__SOURCE DOCUMENT__:
-- begin --
# What Happens In a Support Group?



## austinrains23 (Jun 17, 2014)

I just discovered that my college has started a social anxiety support group that will meet beginning next monday. I have worked up the courage to begin going, and I was wondering what happens in these meetings. Hopefully someone who has went through these meetings can tell me the process!


----------



## Grog (Sep 13, 2013)

It's a. It like band camp . 

Ha ha ha


----------



## harrison (Apr 14, 2012)

If it's anything like the one I used to go to everyone sits in a circle and they usually have one or two people running the group. They will sort of introduce the group and tell people not to talk about things that are said outside (for confidentiality), then they either let people talk if they want to or go around the group one by one. 

I think if it's a social anxiety group then they wouldn't make anyone speak that didn't want to or feel comfortable doing it. People are usually a bit shy about speaking up in front of everyone else but try not to worry too much because you can always just sit and listen.


----------



## millenniumman75 (Feb 4, 2005)

don said:


> If it's anything like the one I used to go to everyone sits in a circle and they usually have one or two people running the group. They will sort of introduce the group and tell people not to talk about things that are said outside (for confidentiality), then they either let people talk if they want to or go around the group one by one.
-- end --
__PROMPT A__: In the support group thread, where does everyone sit in the group that harrison used to attend?

__EXTRACTED RECORDS__:
-- begin --
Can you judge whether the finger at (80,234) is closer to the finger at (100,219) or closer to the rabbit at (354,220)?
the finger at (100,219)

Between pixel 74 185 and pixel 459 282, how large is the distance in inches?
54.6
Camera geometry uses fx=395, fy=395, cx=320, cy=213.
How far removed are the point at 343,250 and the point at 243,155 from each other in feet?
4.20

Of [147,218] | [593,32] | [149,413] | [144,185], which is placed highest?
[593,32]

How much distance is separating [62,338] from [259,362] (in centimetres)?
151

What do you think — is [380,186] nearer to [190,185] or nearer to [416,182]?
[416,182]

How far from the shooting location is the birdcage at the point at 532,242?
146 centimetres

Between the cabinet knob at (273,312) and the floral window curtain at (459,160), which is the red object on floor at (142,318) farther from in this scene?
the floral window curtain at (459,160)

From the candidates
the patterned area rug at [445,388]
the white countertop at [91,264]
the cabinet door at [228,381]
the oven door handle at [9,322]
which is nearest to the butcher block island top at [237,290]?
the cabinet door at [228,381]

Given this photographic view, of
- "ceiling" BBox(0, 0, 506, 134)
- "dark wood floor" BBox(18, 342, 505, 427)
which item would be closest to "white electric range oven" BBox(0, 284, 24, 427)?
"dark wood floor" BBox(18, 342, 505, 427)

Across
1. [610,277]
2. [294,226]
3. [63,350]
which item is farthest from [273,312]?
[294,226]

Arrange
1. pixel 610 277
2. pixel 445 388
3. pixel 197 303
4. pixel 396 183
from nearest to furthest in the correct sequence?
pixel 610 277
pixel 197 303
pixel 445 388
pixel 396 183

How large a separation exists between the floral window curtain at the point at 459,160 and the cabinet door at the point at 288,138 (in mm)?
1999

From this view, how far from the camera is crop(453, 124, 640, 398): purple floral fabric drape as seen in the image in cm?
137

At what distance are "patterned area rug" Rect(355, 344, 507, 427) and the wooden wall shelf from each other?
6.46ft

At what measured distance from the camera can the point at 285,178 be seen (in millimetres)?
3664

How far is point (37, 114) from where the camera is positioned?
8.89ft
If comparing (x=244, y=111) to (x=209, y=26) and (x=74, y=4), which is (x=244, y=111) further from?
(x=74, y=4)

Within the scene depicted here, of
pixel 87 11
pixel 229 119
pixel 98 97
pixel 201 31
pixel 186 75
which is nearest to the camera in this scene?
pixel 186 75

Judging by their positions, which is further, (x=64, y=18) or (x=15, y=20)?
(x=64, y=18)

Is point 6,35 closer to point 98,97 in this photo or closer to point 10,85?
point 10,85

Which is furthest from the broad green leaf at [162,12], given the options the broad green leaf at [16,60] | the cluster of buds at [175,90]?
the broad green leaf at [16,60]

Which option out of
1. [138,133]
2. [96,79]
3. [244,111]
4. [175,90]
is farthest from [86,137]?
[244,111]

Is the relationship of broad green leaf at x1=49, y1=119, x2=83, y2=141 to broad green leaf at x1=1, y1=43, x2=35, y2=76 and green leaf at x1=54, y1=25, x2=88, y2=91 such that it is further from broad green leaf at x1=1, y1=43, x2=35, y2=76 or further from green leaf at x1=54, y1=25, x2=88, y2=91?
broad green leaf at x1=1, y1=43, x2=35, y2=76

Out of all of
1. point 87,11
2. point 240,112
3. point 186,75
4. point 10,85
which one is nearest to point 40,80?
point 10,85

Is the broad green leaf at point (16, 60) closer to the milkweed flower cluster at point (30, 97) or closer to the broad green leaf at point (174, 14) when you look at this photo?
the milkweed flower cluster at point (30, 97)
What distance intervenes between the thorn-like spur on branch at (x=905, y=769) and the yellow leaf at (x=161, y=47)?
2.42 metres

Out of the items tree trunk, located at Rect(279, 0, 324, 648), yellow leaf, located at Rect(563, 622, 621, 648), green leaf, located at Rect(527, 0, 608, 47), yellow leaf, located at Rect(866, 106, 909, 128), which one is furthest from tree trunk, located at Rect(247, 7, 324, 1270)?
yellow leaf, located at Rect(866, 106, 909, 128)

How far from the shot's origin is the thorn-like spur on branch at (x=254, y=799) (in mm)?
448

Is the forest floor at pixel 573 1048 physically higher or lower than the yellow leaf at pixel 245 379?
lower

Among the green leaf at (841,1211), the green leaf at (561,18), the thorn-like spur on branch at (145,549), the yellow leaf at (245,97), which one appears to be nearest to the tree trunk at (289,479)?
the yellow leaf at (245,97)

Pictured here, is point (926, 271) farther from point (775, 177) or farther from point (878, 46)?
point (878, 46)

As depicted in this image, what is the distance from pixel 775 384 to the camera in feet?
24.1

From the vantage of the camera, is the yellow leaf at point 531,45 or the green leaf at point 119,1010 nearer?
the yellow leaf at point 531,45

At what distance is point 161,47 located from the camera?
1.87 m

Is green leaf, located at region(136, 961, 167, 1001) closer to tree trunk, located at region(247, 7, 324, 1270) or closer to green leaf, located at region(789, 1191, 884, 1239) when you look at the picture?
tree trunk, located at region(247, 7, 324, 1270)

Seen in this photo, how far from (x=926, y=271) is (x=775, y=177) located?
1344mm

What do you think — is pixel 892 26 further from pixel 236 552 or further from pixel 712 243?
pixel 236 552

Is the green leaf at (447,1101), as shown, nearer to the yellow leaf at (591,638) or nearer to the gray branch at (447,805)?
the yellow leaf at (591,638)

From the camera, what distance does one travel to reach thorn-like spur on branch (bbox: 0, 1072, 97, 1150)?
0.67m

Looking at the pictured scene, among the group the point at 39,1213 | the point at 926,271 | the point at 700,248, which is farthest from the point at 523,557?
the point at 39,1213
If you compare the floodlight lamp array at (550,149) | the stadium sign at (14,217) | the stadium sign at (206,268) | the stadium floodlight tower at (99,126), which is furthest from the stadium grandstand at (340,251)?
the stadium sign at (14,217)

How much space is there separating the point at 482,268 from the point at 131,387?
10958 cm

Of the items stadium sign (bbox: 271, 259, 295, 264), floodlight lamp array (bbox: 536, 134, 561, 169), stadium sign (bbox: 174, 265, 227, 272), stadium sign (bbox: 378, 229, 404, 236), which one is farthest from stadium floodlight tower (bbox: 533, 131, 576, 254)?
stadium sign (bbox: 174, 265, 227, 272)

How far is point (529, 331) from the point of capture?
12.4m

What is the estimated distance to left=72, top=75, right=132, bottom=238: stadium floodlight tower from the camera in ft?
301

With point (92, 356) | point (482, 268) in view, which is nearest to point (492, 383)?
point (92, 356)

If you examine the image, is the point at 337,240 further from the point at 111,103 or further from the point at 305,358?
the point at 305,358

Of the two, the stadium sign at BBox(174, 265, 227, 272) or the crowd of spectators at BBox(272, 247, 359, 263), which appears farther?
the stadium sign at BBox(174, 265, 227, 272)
-- end --
__PROMPT B__: Please give the records again from their first line up to and including the line containing "146 centimetres", substituting "parrot cage" for "birdcage" and leaving everything else unchanged.

__WRITTEN SOLUTION A__: In a circle.

__WRITTEN SOLUTION B__:
Can you judge whether the finger at (80,234) is closer to the finger at (100,219) or closer to the rabbit at (354,220)?
the finger at (100,219)

Between pixel 74 185 and pixel 459 282, how large is the distance in inches?
54.6
Camera geometry uses fx=395, fy=395, cx=320, cy=213.
How far removed are the point at 343,250 and the point at 243,155 from each other in feet?
4.20

Of [147,218] | [593,32] | [149,413] | [144,185], which is placed highest?
[593,32]

How much distance is separating [62,338] from [259,362] (in centimetres)?
151

What do you think — is [380,186] nearer to [190,185] or nearer to [416,182]?
[416,182]

How far from the shooting location is the parrot cage at the point at 532,242?
146 centimetres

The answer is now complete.